La patrie des temps modernes ne saurait plus être la patrie du temps de Rome ou de Sparte, où tous, en réalité parens, membres de la même famille, avaient les mêmes dieux, participaient à la même éducation, aux mêmes cultes. Nos états modernes sont beaucoup trop étendus pour cela. Pas un seul de ces états n’a d’unité pour ce qui est de la race, de la langue, de la religion. Ce sont de vastes associations faites par l’histoire, maintenues par les intérêts et le consentement mutuel des parties. Croit-on qu’on rattachera puissamment les membres assez divers de ces grandes réunions en les gênant dans leurs croyances, en contrariant leurs habitudes ? Non. Dans un avenir prochain, la patrie la plus aimée, la plus recherchée, sera celle qui laissera ses membres le plus tranquilles, les gênera le moins.

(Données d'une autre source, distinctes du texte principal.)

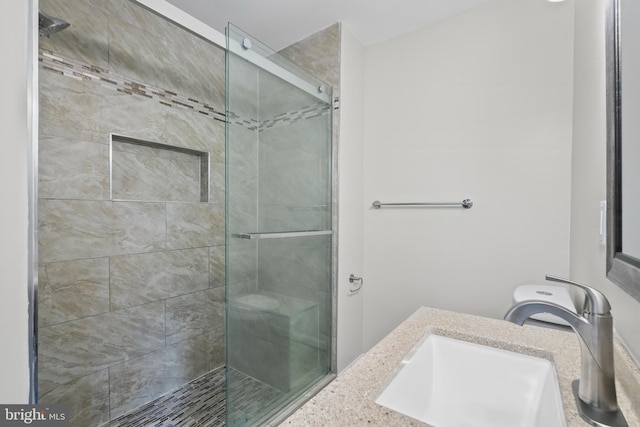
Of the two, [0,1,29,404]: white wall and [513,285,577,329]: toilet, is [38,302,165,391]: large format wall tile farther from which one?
[513,285,577,329]: toilet

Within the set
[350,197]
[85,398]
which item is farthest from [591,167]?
[85,398]

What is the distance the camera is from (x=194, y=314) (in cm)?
208

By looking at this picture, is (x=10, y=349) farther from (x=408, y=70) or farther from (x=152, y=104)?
(x=408, y=70)

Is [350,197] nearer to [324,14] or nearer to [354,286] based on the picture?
[354,286]

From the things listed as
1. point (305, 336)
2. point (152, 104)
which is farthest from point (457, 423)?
point (152, 104)

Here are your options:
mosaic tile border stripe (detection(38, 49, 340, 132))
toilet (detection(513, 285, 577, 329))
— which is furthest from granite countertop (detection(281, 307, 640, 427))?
mosaic tile border stripe (detection(38, 49, 340, 132))

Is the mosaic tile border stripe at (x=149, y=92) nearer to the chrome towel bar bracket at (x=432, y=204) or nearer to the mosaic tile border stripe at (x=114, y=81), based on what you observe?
the mosaic tile border stripe at (x=114, y=81)

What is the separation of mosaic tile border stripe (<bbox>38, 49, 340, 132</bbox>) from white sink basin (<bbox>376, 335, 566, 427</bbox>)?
47.2 inches

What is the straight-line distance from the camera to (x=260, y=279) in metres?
1.50

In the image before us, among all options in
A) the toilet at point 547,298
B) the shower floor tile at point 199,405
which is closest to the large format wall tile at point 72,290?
the shower floor tile at point 199,405

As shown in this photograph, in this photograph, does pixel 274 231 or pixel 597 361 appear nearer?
pixel 597 361

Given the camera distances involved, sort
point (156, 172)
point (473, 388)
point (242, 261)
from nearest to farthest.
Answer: point (473, 388)
point (242, 261)
point (156, 172)

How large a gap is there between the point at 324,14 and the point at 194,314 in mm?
2215

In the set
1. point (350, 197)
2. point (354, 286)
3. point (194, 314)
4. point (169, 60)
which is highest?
point (169, 60)
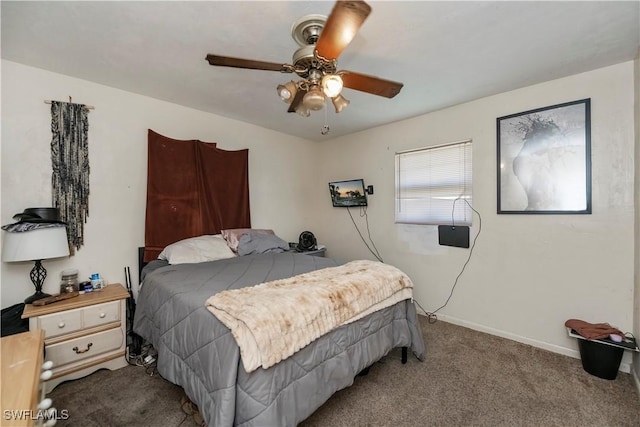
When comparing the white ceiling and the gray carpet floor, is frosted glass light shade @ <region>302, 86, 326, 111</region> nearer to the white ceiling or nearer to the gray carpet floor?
the white ceiling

Depuis que la patrie allemande donne la gloire militaire, le nombre des émigrans a-t-il diminué, le nombre des naturalisations a-t-il augmenté ? La part d’idéalisme qui reste dans le monde est considérable encore ; mais l’idéal se réfugie de plus en plus dans la conscience de chacun. N’allez pas l’y attaquer. Philosophe ou chrétien, l’homme ne vaut qu’en proportion de ce qu’il croit et de ce qu’il aime. S’imaginer qu’on augmente sa valeur par l’hypocrisie officielle, par la persécution qui humilie ou exaspère, par des procédés de gouvernement qui ravalent la foi au niveau des choses mises en régie, est la plus grave des erreurs. Peut-être reconnaîtra-t-on un jour que les philosophes qui éprouvent devant de tels actes une invincible antipathie auront été en cela non-seulement des politiques honnêtes, mais encore des politiques habiles.


Ernest Renan.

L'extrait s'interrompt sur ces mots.